WHAT YOU WILL DO |
**1)** Translate into Spanish this sentence from the notes on sedimentary rocks: "The size, shape and arrangement of mineral and rock grains in a rock constitutes its texture."
**2)** Answer these questions from the notes on sedimentary rocks.
(a) What does sphericity describe?
(b) In graded bedding, where in each bed are the coarsest grains found?
(c) What name is given to the bounding surface that separates one layer of strata from another?
**3)** Continue the notes on sedimentary rocks from their last line, keeping the same outline style.

----- TEXT UNDER STUDY

The iron in near surface environment where lots of oxygen is around, will have three charge Fe2O3 (hematite) RED or light color is characteristic. Organic decay in such an environment is complete, no any black left.

(Think  of why is most of the soil around your house is reddish?)

Texture

The size, shape and arrangement of mineral and rock grains in a rock constitutes its texture.

          Grains Larger particles

          Matrix Finer particles

          Cement Chemical precipitates

Size

          Wentworth scale  

          The larger the grains, the higher the energy of the transporting material.

SORTING

From the grain size distribution we can determine the sorting of the sediment.

          Well

          Poorly

Shape of grains

       Rounding

          The edges of particles

       Sphericity

          How closely the grain approaches the shape of a sphere

Arrangement of grains

          Orientation

Sedimentary structures

Larger features in the sediments that are forming during sedimentation or shortly after sedimentation and before lithification. These are extremely useful.

Mudcracks

Drying after deposition

Shrinkage of drying mud and clay

Cross bedding

It is an arrangement of sedimentary beds, in which one set of layers is inclined relative to the others.

Graded bedding

Repeated beds, in which each beds has the coarsest grains at the bottom.

Ripple marks

Develop along the bedding surfaces

symmetric

assymetric

Composition of sediments:

Classification of sedimentary rocks

CLASTIC OR DETRITAL SEDIMENTARY ROCKS

Goes by grain size

Conglomerates, breccia

Sandstone

Sandstone is very important, and can give us information about the source area (geology of the source area)

          -Amount of transport,

          -transportation material

          -distance of transportation

We will talk about this in detail in the lab.

Siltstone

Clay

CHEMICAL AND BIOCHEMICAL SEDIMENTARY ROCKS

Carbonates

Limestone

dolomite

chert

evaporites

          gypsum

          anhydrite

          halite

          sylvite

  Coal

STRATIGRAPHY

Is the branch of geology that is concerned with the composition, origin, age relationships and aerial extent of layered or stratified rocks. Stratification may occur in any of the major rock groups, however all the sedimentary rocks are stratified.

Vertical Stratigraphic Relationships

The bounding surface separating one layer of strata from another is called Bedding plane.

Bedding plane can be

1. Gradational (a rock gradually changes into an other)

----------
----- DATA PROVIDED

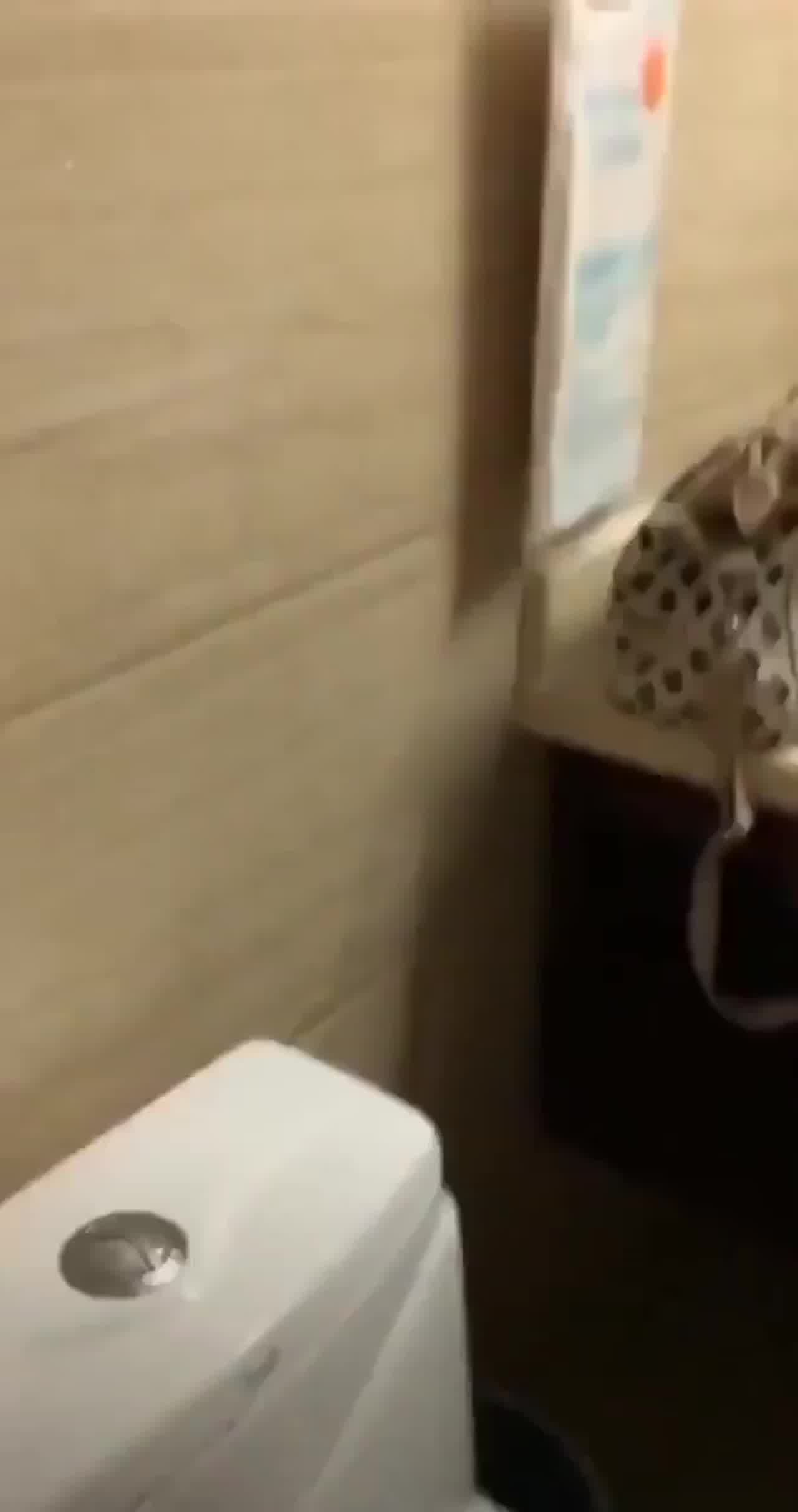  网曝门泄密 大眼嫩妹浴室激情性交 的剧照3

----------

ANSWERS BY ITEM NUMBER |
**1)** El tamaño, la forma y la disposición de los granos minerales y de roca en una roca constituyen su textura.

**2)**
(a) How closely a grain approaches the shape of a sphere.
(b) At the bottom of each bed.
(c) A bedding plane.

**3)**
2. Sharp (below and above rocks are different) meaning rapid changes in sedimentation, environment, or it could mean that some time is missing from the succession.

Superposition

If sedimentary layers are undeformed, than correct relative ages easy to determine by the position in the rock sequences. However if strata have been deformed, relative age determination is more difficult.

Most of the time however geologic structures help to solve the geologic problems (ripple marks, root traces etc.).

It is more difficult to find relative age  solution with igneous contacts, geologists are looking for signs such as baking.

People of course use the other principles also; we have already learned such as Principle of Crosscutting, Principle of original horizontality, principle of lateral continuity, Principle of inclusion,

and Principle of Unconformities.

This principle is about time breake or missing time. (we call it HIATUS, meaning during this time there was no rock layer preserved)

Three major type:

 1. Disconformity

surface of erosion or nondeposition between younger and older beds, that are parallel to each other

2. Angular unconformity

Erosional surface on tilted or folded strata over which younger strata have been deposited

 Unconformities of regional extent may change laterally from one to an other.

3. Nonconformity

Erision surface cut into metamorphic or igneous rocks and is covered by sedimentary rocks.

The Formation

The most basic local unit of stratigraphy is the formation.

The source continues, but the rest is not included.